- [Items from a dataset]
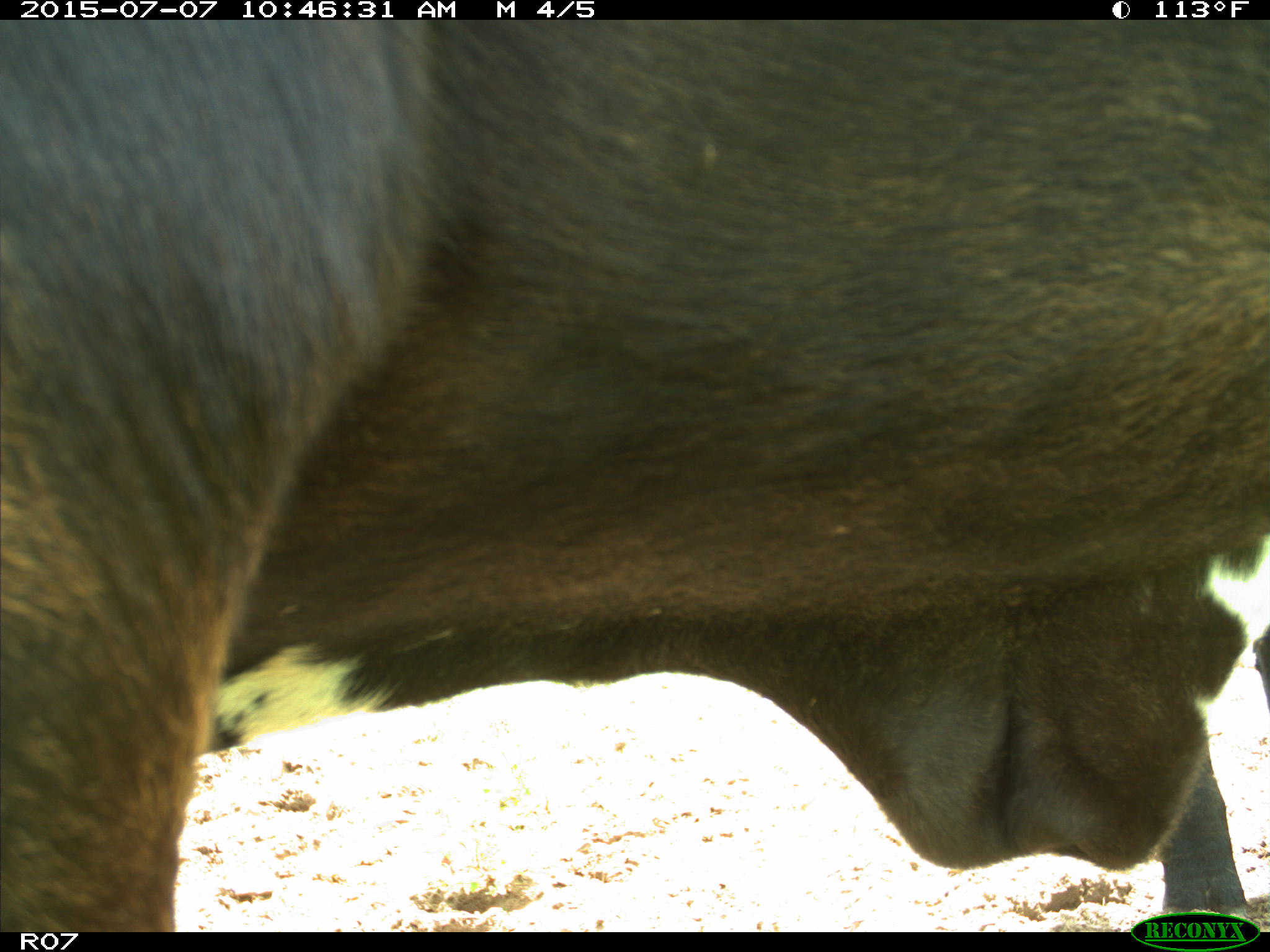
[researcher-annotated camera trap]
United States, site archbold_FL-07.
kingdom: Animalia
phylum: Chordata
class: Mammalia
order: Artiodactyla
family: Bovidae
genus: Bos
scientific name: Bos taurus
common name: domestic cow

- [Task objective] Please restate, exactly as written, the line that holds "phylum: Chordata" and all remaining lines of the data above, and only those.

- [Answer to this problem]
phylum: Chordata
class: Mammalia
order: Artiodactyla
family: Bovidae
genus: Bos
scientific name: Bos taurus
common name: domestic cow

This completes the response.